再次企图起床,这个地方似乎不适合她待下去,其实连她都不知道,是他带给她的压迫感太强烈了。再次死命的挣扎,发狂的想要扯掉什么,她没发现,此时的自己,被白色的绷带条裹满全身,绑的严严实实。越是用力的攀扯那些布条,伤口裂的就越大,虽然已经是逞强的极力抑制,却还是疼的忍不住低哼两声。
“你想要干什么!”急忙冲过去制止她这
种自残的行为。
“不要管我,滚开……”一如既往的执拗,这次管他是谁?她只要离开。
看了看对面的时钟,都下午3点了,第一堂课已经开始了。
第二堂是语文老师,那是一个年过花甲的女老师,她姓刘,她亲切的称她为刘姐。
易寻从小就没有妈妈,缺少好多母爱的关心。怕是只有那个年过花甲的老女人担心她今天是不是有吃饱,担心她衣服是否暖和。看到她不去学校会恨铁不成钢的骂她、看到她跑去打架会心急的心脏病发作、看到她遍体鳞伤的模样会心疼的痛哭流涕。
只有她、那么奋不顾身的在乎她。
所以,她很尊重她。全校谁都可以不放在眼里,但唯独最怕的人是她;谁的话都可以左耳进右耳出当作放屁,但是一定会听她的话。所以,还是要赶在一节课下课之前回到学校。
“不准动!”他怒吼道。伤口都已经破裂,血丝已经渗透了纯白色的医用绷带,她都感觉不到疼痛吗?
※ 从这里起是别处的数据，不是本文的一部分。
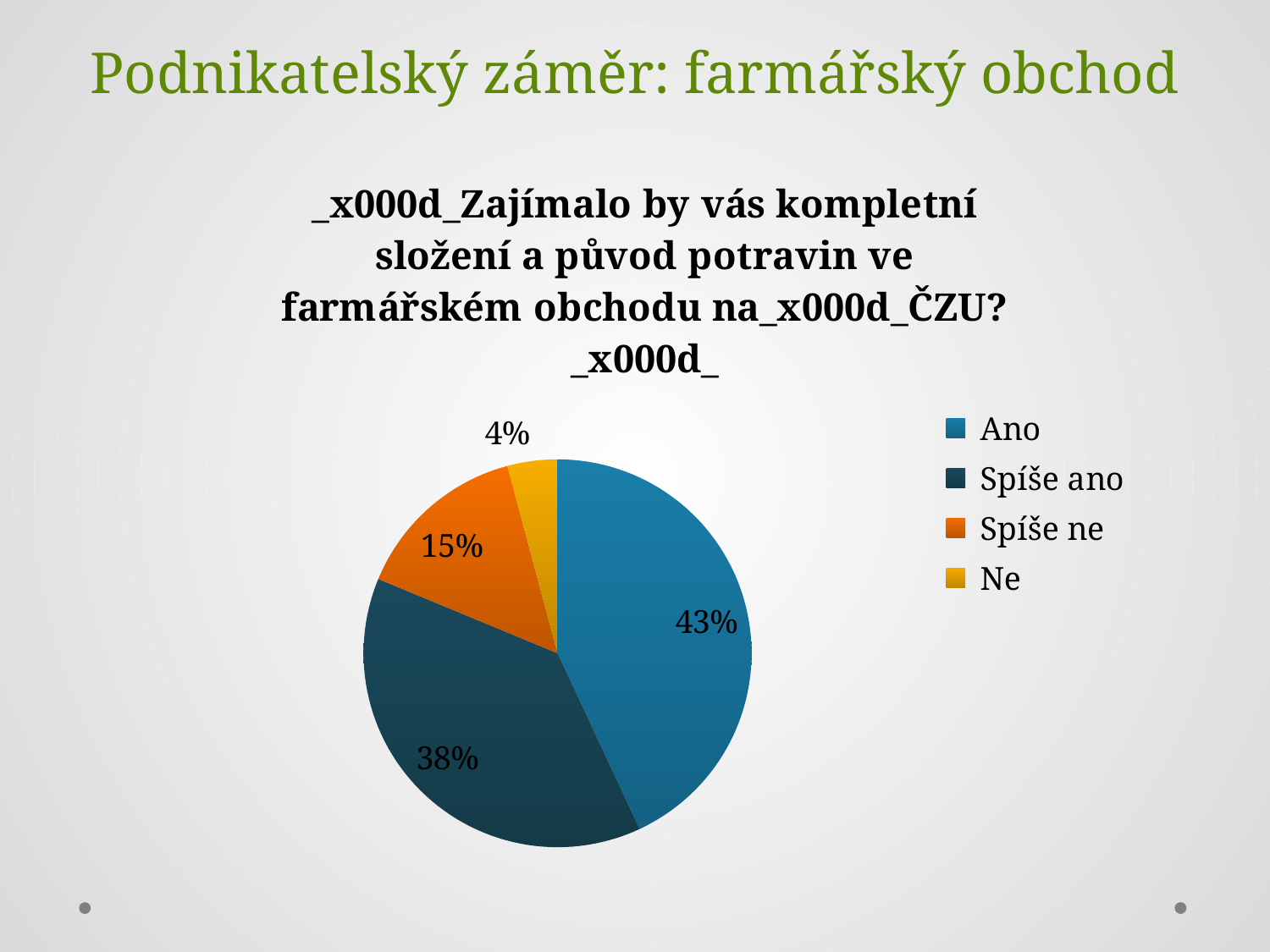
Which answer has the smallest share of the pie? Ne Which is larger, the share for "Spíše ne" or the share for "Ne"? Spíše ne Which answer has the largest share of the pie? Ano What percentage of respondents answered "Spíše ne"? 15% How many categories does the legend list? 4 What percentage of respondents answered "Ano"? 43% What is the difference in percentage points between "Spíše ne" and "Ne"? 11 What kind of chart is shown on the slide? pie chart What percentage of respondents answered "Ne"? 4% What is the difference in percentage points between "Ano" and "Spíše ano"? 5 What colour is the slice for "Ne"? yellow What percentage of respondents answered "Spíše ano"? 38%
“别碰我!滚开!”他的手就像刺猬一般,才刚碰到她的身子她的反应就很强烈,要知道她都是他抱回来的,那是否会更强烈一些?一把甩开他的手,没有任何感情色彩的说道。
“扑哧”随着这声响,易寻整个身体连着被单重重的坠落但地上,手脚还麻木的动了动,再无其他声响。整个房间里除了呼吸发出的频率,已经没有了任何声响。随即端木马上伸手去扶她。
“我都叫你滚开了,难道你听不懂中文吗?”女高音划破了房间刚才的沉寂。
后者呆立在原地,再无任何动作。刚才的一字一句如同冰霜一般,重重的打在他的胸口,太重太沉,让他有些透不过气来。
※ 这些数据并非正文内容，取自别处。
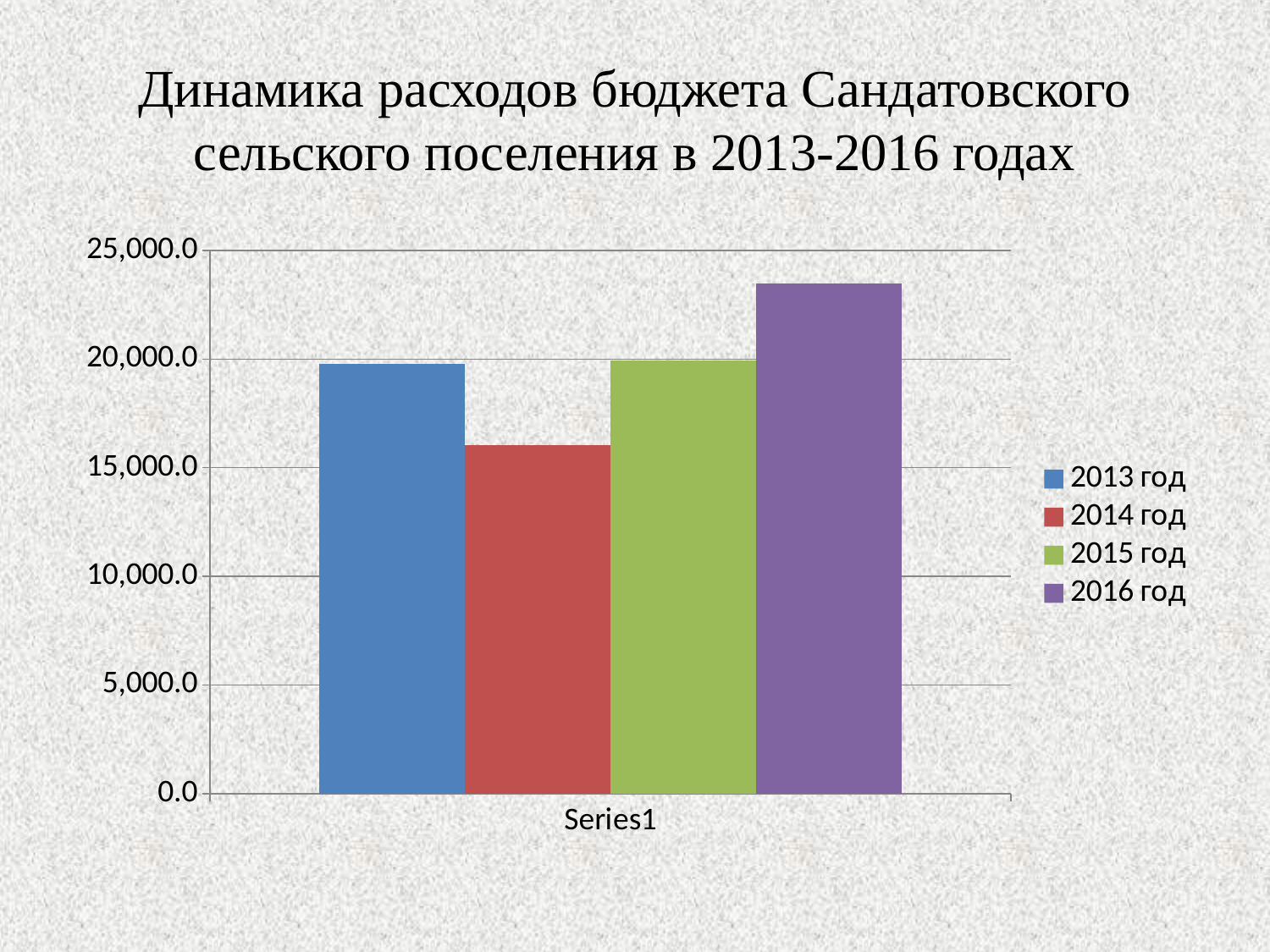
Which is larger, the value for 2016 год or the value for 2015 год? 2016 год Is the value for 2016 год greater or less than 20,000.0? greater How many series does the legend list? 4 Is the value for 2016 год greater or less than 25,000.0? less What kind of chart is shown on the slide? bar chart Is the value for 2014 год greater or less than 15,000.0? greater Which year has the highest bar? 2016 год What colour is the bar for 2016 год? purple Which year has the lowest bar? 2014 год What is the title of the slide? Динамика расходов бюджета Сандатовского сельского поселения в 2013-2016 годах Which is larger, the value for 2013 год or the value for 2014 год? 2013 год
眼睁睁的看着他一点一点往外爬,血迹染红了地板,顽固的她一点点站起来,即便下一秒可能再重重的倒下去。蹒跚且费力的走了出去,看着阳光打落在身纯白的她有种病态美,坚强且执拗。
看着她,那一种说不出口的感觉。
揪心,心疼她却不能靠近帮助的感觉,比被别人在身体上捅几刀都还要难受。